_出題 1_:
次のトラックの積み込み中の事故についての文章から、「以前乗車していた10tトラッ」から「パレット積み作業になります。」までの部分を、両端を含めて一字も変えずに抜き出してください。

_読む文章_:
=-=-=

以前乗車していた10tトラックで、大手飲料メーカーを扱う倉庫での話です。注意して作業していますが、失敗するのが人間です。ミスを恐れず作業しないといけませんが、ちょっとしたタイミングで起きちゃうんですよね・・・
今回の話は、トラックの運転ではなくて、積み込み作業時のフォークリフトによる事故なんです。事故と聞くと賠償金とか、気になるところですよね。
何をどうやったのか気になったあなたは、話の続きをどうぞ!!そうでない人も、ドライバーのやっちまったなぁ~の瞬間を、共感していただけたら幸いです。
後ろの方で・・・お前が悪い・お前が悪い・お前が悪い・お前が悪いって、ささやかないでくださいね!(^人^)お願いします。w
商品破損の原因は?
どんな時に起きたのか?それは、早朝(3:00)から自主荷役(自分で荷物を積み込む事)して配達をする仕事の時に発生しました。配送先荷物の検品を済ませ、積み込み作業にかかります。積み込み方法は、フォークリフトによるパレット積み作業になります。
商品がパレットに載せてあり、そのパレットを積み込む時に注意点があります。10tトラックの荷台に積み込めるパレット枚数が決まっていて、平らに積めるパレット枚数(1.1m×1.1m)は16枚です。
トラック積み込み略図について
トラック荷台の真ん中に、パレット2段重ねの図がありますが、実際の積み込みは「運転席・助手席」の後ろ側から、車両後方の順に行います。
パレット1枚の重さは約25㎏あり、商品込みになると人力ではとても動かせません。そこでフォークリフトの出番と言うわけです。パレットにはフォークリフトで運べるように、フォークリフトのツメを差し込む口があるんですね。
しかし、当日配達するパレット枚数が16枚以下とは限りません。この日の配達先パレット枚数は22枚ありました。規定枚数より多いですね。積めないじゃん・・・どうするの?って思いますよね。
配送の仕事に携わった事がない人に、ちょっと説明しますね。それはですね・・・単純に平らに積むとパレット枚数は16枚なので、余った6枚分は商品を積み重ね出来るように平らにして重ねるんです。(トラック積み込み略図の絵のように重ねます。)

=-=-=

(データ一覧)
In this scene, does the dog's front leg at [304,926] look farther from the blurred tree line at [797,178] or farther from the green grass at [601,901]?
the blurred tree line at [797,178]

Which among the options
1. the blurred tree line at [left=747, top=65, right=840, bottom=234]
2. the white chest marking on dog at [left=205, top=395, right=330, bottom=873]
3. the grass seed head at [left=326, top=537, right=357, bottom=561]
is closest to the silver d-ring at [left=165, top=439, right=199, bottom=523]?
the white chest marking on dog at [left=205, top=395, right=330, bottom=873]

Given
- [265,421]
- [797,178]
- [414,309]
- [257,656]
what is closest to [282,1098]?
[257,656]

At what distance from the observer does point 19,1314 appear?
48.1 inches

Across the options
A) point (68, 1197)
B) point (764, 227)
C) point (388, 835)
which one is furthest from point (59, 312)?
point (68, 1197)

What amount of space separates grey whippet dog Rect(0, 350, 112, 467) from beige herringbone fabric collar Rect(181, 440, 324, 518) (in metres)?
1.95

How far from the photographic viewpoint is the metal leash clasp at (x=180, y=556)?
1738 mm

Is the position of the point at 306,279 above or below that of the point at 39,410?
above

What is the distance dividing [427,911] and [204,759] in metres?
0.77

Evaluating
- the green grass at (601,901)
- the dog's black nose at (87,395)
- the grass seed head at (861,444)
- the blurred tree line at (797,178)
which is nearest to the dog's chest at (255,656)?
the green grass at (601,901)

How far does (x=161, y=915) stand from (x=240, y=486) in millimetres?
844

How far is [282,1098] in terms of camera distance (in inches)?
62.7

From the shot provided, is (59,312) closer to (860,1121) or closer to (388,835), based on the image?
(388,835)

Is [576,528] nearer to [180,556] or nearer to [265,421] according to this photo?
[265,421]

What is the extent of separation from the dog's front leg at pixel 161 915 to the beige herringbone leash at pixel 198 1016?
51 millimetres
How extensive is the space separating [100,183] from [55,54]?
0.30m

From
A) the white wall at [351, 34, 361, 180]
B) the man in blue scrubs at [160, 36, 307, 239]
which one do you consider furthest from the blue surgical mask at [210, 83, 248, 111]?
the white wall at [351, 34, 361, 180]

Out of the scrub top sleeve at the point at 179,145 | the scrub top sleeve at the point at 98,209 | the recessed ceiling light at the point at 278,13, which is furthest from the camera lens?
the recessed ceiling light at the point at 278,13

=-=-=

_出題 2_:
上の項目のうち、「Out of the scrub」を含む行から項目の最後の行までを、両端を含めてそのまま書き写してください。

_正しい答え 1_:
以前乗車していた10tトラックで、大手飲料メーカーを扱う倉庫での話です。注意して作業していますが、失敗するのが人間です。ミスを恐れず作業しないといけませんが、ちょっとしたタイミングで起きちゃうんですよね・・・
今回の話は、トラックの運転ではなくて、積み込み作業時のフォークリフトによる事故なんです。事故と聞くと賠償金とか、気になるところですよね。
何をどうやったのか気になったあなたは、話の続きをどうぞ!!そうでない人も、ドライバーのやっちまったなぁ~の瞬間を、共感していただけたら幸いです。
後ろの方で・・・お前が悪い・お前が悪い・お前が悪い・お前が悪いって、ささやかないでくださいね!(^人^)お願いします。w
商品破損の原因は?
どんな時に起きたのか?それは、早朝(3:00)から自主荷役(自分で荷物を積み込む事)して配達をする仕事の時に発生しました。配送先荷物の検品を済ませ、積み込み作業にかかります。積み込み方法は、フォークリフトによるパレット積み作業になります。

_正しい答え 2_:
Out of the scrub top sleeve at the point at 179,145 | the scrub top sleeve at the point at 98,209 | the recessed ceiling light at the point at 278,13, which is furthest from the camera lens?
the recessed ceiling light at the point at 278,13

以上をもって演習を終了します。